-- begin Dataset excerpts --

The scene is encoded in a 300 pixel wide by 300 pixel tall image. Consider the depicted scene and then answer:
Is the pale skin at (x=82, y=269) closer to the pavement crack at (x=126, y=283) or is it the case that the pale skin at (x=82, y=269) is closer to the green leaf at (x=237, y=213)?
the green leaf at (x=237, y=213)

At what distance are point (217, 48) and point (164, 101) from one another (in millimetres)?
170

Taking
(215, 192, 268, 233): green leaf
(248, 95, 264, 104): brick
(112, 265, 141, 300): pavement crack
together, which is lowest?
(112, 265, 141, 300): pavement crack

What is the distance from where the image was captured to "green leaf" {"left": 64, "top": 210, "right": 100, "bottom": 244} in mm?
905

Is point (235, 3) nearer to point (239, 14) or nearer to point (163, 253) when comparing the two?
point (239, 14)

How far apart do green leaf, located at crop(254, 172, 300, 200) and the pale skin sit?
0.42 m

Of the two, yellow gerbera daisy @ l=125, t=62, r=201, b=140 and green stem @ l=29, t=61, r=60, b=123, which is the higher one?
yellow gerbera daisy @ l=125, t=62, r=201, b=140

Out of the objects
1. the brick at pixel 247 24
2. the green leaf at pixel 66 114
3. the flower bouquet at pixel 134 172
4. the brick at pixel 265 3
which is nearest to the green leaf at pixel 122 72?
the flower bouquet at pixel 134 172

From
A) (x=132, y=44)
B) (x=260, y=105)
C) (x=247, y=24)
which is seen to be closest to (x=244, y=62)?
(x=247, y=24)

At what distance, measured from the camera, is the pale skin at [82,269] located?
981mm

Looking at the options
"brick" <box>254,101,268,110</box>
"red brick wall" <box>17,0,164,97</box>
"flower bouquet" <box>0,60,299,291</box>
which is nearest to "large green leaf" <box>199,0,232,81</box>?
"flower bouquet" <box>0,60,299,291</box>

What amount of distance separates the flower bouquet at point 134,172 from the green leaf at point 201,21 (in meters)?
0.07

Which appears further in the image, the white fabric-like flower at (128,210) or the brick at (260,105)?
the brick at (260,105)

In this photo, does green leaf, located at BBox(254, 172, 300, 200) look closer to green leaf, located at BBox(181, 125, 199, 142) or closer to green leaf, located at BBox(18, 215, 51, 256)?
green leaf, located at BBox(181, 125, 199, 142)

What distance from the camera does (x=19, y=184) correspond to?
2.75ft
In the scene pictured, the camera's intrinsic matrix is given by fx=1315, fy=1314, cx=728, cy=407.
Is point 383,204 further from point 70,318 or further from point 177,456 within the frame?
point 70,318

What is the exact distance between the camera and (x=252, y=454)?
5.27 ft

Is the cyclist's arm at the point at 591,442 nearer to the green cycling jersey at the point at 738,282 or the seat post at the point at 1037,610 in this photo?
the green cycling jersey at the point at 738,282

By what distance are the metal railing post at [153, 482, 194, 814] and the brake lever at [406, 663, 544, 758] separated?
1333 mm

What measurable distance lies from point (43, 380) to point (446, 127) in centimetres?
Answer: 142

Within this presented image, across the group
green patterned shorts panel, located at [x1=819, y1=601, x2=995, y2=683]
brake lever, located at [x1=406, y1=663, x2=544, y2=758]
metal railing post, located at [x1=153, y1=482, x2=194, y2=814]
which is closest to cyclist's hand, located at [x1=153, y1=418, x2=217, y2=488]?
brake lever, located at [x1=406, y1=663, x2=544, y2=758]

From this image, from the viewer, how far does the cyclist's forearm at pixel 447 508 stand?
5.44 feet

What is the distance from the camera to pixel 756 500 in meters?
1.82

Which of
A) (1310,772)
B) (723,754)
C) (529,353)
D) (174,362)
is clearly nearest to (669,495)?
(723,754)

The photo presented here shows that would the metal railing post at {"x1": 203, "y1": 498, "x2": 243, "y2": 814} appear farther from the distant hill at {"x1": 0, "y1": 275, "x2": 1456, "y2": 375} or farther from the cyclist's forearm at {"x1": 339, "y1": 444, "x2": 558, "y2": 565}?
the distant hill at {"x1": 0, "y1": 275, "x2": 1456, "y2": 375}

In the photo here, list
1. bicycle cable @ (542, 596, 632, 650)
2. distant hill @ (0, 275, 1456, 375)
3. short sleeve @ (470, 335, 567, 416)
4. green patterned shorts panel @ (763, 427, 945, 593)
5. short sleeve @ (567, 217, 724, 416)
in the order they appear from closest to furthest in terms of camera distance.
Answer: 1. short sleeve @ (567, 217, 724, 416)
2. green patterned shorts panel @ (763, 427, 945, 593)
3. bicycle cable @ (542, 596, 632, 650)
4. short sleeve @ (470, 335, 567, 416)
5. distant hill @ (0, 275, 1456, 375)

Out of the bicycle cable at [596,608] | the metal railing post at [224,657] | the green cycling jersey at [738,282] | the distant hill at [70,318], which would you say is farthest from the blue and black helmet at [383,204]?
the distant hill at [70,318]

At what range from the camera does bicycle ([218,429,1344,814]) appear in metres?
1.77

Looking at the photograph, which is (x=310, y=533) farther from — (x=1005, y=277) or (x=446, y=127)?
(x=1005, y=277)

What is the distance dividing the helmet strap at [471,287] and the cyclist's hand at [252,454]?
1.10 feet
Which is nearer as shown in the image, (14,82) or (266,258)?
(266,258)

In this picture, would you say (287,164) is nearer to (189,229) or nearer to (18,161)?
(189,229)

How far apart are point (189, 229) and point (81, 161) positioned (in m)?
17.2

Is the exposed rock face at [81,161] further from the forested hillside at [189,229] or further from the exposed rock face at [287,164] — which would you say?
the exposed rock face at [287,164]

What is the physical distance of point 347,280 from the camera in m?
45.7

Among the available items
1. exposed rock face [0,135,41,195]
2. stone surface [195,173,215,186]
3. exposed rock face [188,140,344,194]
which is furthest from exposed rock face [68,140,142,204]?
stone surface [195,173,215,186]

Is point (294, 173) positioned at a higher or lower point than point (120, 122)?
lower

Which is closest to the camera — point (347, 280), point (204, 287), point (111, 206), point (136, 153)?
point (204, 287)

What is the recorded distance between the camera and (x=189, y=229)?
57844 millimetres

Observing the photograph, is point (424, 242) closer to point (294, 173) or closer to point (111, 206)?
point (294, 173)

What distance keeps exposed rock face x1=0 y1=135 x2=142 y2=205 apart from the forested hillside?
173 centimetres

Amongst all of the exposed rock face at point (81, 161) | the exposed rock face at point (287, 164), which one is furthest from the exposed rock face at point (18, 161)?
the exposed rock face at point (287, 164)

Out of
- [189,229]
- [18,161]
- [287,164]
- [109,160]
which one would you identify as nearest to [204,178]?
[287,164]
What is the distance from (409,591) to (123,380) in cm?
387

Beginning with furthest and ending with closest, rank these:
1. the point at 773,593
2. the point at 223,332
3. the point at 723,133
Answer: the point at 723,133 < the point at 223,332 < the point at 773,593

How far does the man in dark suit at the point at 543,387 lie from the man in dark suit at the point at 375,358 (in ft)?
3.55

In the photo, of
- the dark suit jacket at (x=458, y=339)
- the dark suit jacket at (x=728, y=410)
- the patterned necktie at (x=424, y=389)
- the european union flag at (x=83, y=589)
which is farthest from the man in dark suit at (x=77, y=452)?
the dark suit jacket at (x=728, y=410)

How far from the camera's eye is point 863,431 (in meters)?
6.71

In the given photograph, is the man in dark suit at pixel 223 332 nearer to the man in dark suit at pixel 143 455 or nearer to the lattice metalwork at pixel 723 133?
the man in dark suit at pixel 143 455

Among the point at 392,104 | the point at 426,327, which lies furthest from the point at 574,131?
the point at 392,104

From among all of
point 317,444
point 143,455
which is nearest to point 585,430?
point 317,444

-- end Dataset excerpts --

Set down, exactly and in full, the lines from the one containing "What distance keeps" through the end of the entries; no other line belongs.

» Result:
What distance keeps exposed rock face x1=0 y1=135 x2=142 y2=205 apart from the forested hillside?
173 centimetres

Amongst all of the exposed rock face at point (81, 161) | the exposed rock face at point (287, 164), which one is furthest from the exposed rock face at point (18, 161)?
the exposed rock face at point (287, 164)

Out of
- [189,229]
- [18,161]
- [287,164]
- [109,160]
which one would you identify as nearest to [204,178]?
[287,164]
What is the distance from (409,591) to (123,380) in cm?
387

Beginning with furthest and ending with closest, rank these:
1. the point at 773,593
2. the point at 223,332
3. the point at 723,133
Answer: the point at 723,133 < the point at 223,332 < the point at 773,593

How far does the man in dark suit at the point at 543,387 lie from the man in dark suit at the point at 375,358 (in ft)?
3.55

In the photo, of
- the dark suit jacket at (x=458, y=339)
- the dark suit jacket at (x=728, y=410)
- the patterned necktie at (x=424, y=389)
- the european union flag at (x=83, y=589)
which is farthest from the man in dark suit at (x=77, y=452)?
the dark suit jacket at (x=728, y=410)

How far from the camera's eye is point 863,431 (in meters)?
6.71

In the given photograph, is the man in dark suit at pixel 223 332 nearer to the man in dark suit at pixel 143 455 or nearer to the lattice metalwork at pixel 723 133?
the man in dark suit at pixel 143 455

Among the point at 392,104 | the point at 426,327, which lies furthest from the point at 574,131?
the point at 392,104

From among all of
point 317,444
point 143,455
which is nearest to point 585,430?
point 317,444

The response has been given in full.